C'è una visibilità della chiesa che non può essere perduta perché essa è luce del mondo (Mt 5.14), è città posta sulla montagna perché tutti la vedano; c'è una efficacia della Chiesa che dev'essere assolutamente garantita perché la Chiesa "è sale della terra'; è lievito nella pasta, ma c'è anche un nascondimento della Chiesa agli occhi del mondo che va accettato perché la Chiesa non è il Regno, perché la nostra vita è nascosta con Cristo in Dio (Col 3.3). C'è poi una visibilità della Chiesa che contraddice la sua vocazione di essere alla sequela di chi, per paura del trionfalismo o della sua strumentalizzazione "se ne stava in disparte in luoghi deserti" (Mc 1.45), di chi sapeva dire alle folle: "Se voi non vedete segni e prodigi non credete" (Cv 4.48), di chi "sapendo che volevano farlo Re, si ritirò di nuovo sulla montagna tutto solo ... " (Cv 6.15).
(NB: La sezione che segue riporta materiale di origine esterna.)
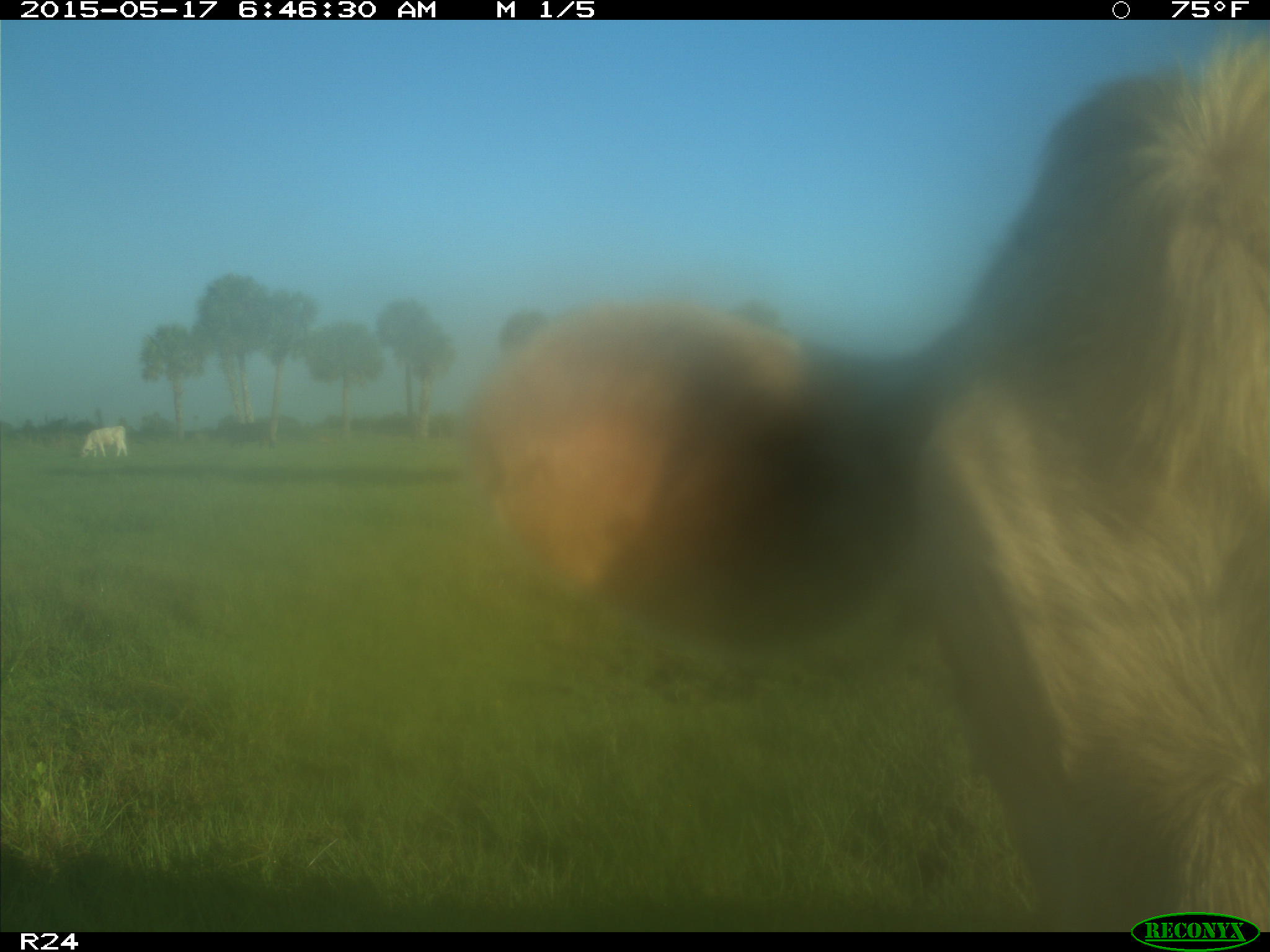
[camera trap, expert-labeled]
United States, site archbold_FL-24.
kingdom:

La Chiesa nel mondo ma non del mondo non può essere "domina” ; non può vivere trionfalisticamente quale "potenza" che concorda col mondo i confini della sua libertà o che si fà garante dei diritti dell'uomo e della sua promozione, non può impoverire le energie della fede misurando la fede soltanto sulla sua forza di diventare cultura.

Quando si arriva a proclamare "una fede, una cultura, una chiesa!" o perlomeno si arriva a impegnare la fede nello sforzo prioritario di diveniTe cultura, allora si riduce la fede stessa a ben poca cosa ... Una Chiesa così può dire ancora di attendere il Regno, di sentirsi pellegrina sulla terra?
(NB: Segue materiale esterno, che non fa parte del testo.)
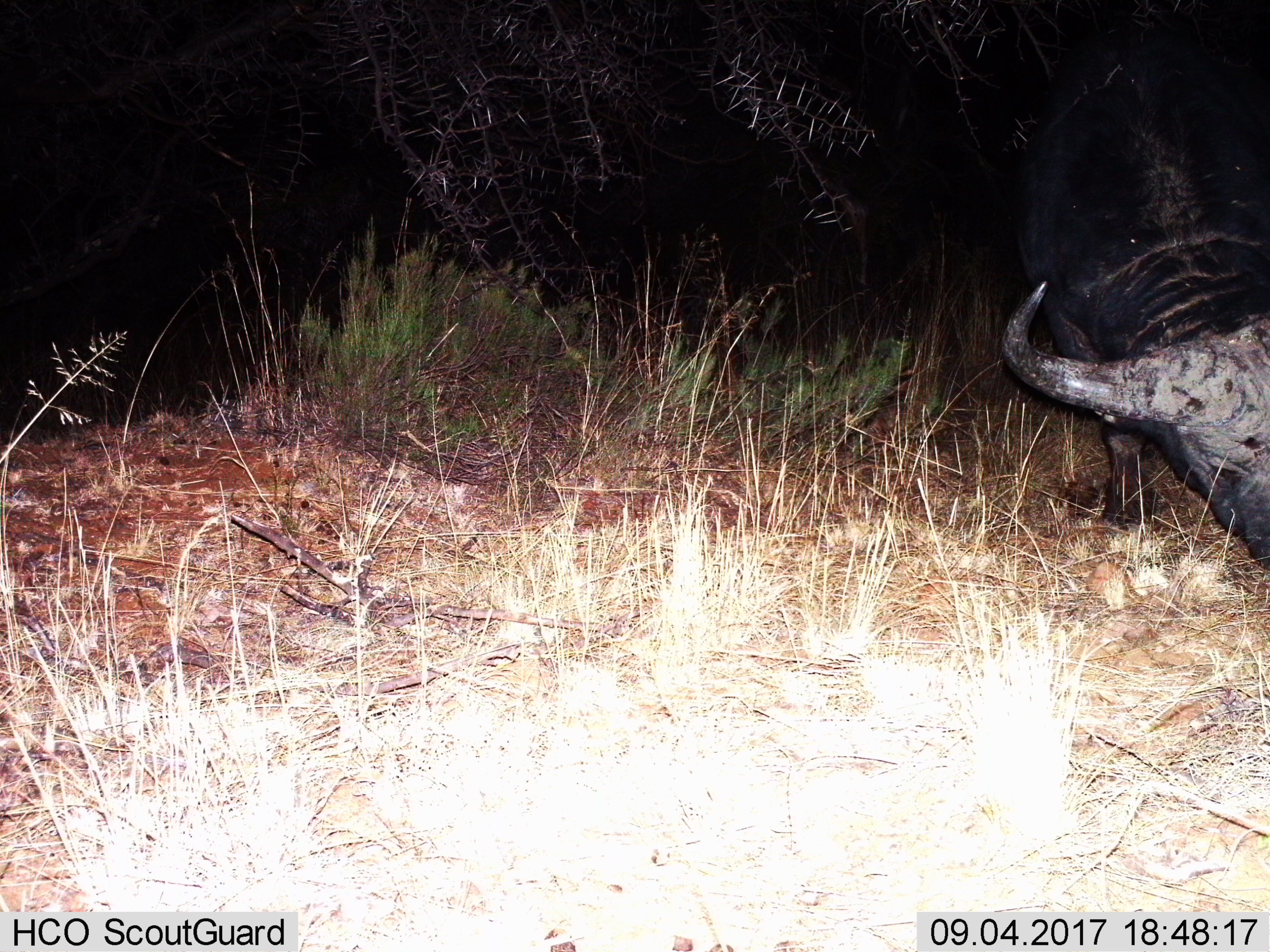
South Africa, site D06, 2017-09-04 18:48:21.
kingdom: Animalia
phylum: Chordata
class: Mammalia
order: Artiodactyla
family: Bovidae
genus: Syncerus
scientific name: Syncerus caffer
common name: cape buffalo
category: buffalo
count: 1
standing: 33%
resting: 0%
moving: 22%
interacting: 0%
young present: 0%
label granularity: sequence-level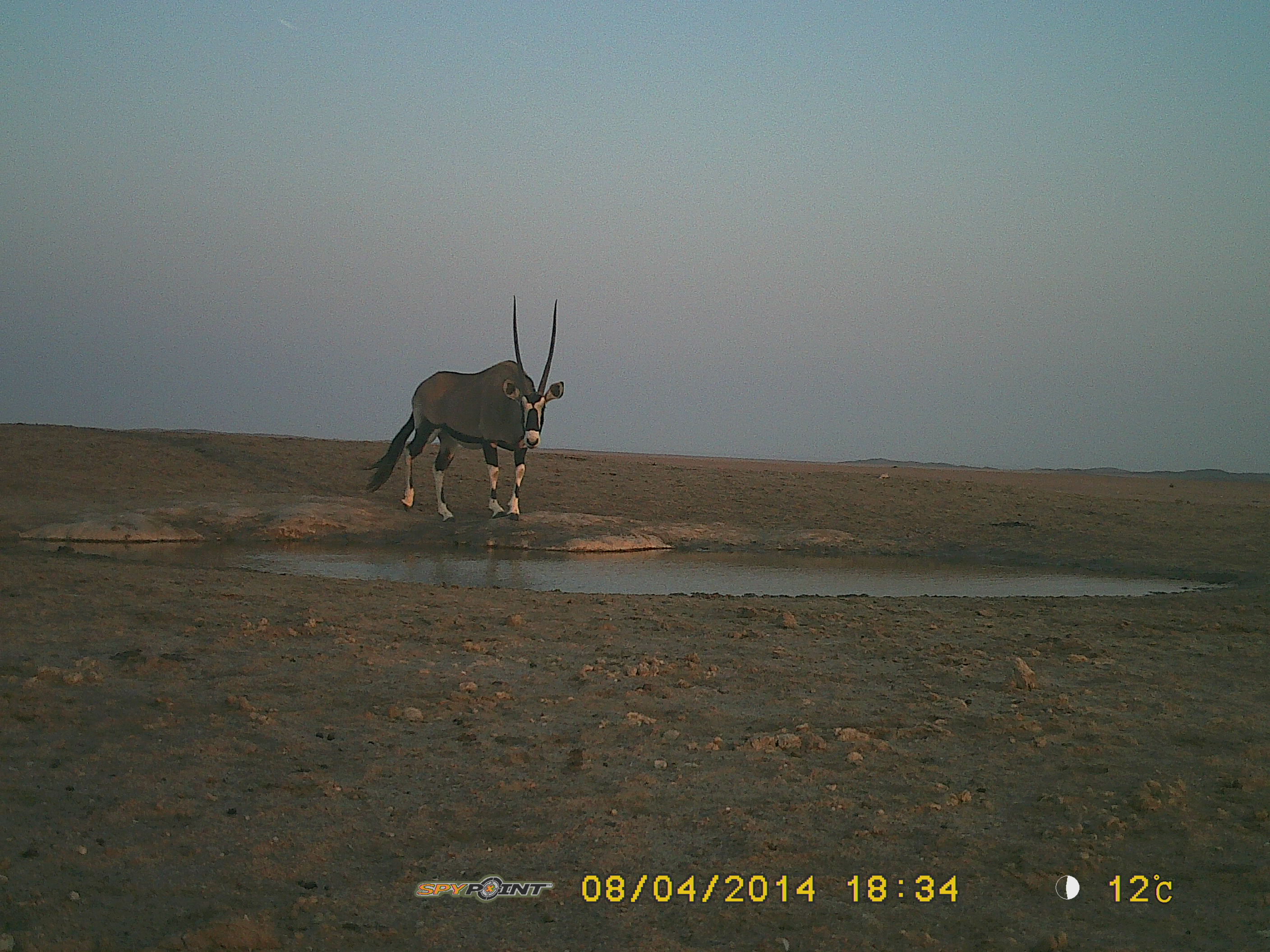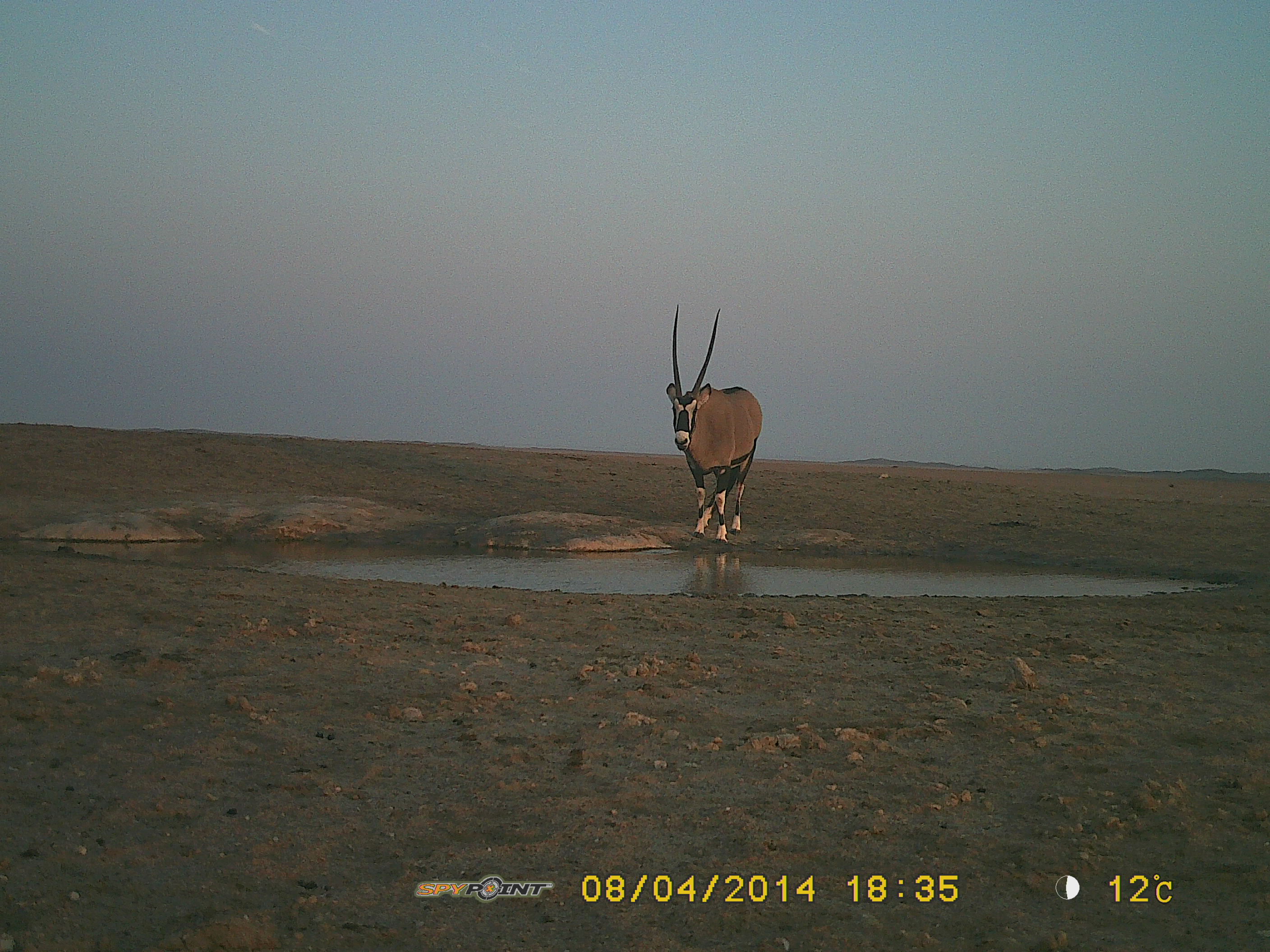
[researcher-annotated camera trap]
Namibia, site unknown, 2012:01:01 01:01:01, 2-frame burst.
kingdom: Animalia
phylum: Chordata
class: Mammalia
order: Artiodactyla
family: Bovidae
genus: Oryx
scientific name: Oryx gazella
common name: gemsbok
Proprio per questo, con molto rispetto, vogliamo dire che ci hanno rattristato le parole di Giovanni Paolo II che il 13 maggio rivolgendosi ad un movimento concludeva il discorso dicendo: "noi come Chiesa, come cristiani, come ciellini dobbiamo essere visibili nella società. Accettiamo il fatto che la società è pluralistica, che ci sono tanti che pensano diversamente, che hanno un'altra visione del mondo, della vita umana, che hanno un'altra filosofia. Ma se lo sono questi altri perché non possiamo essere anche noi visibili e cercare per mezzo di. questa nostra visibilità lo spazio dovuto?".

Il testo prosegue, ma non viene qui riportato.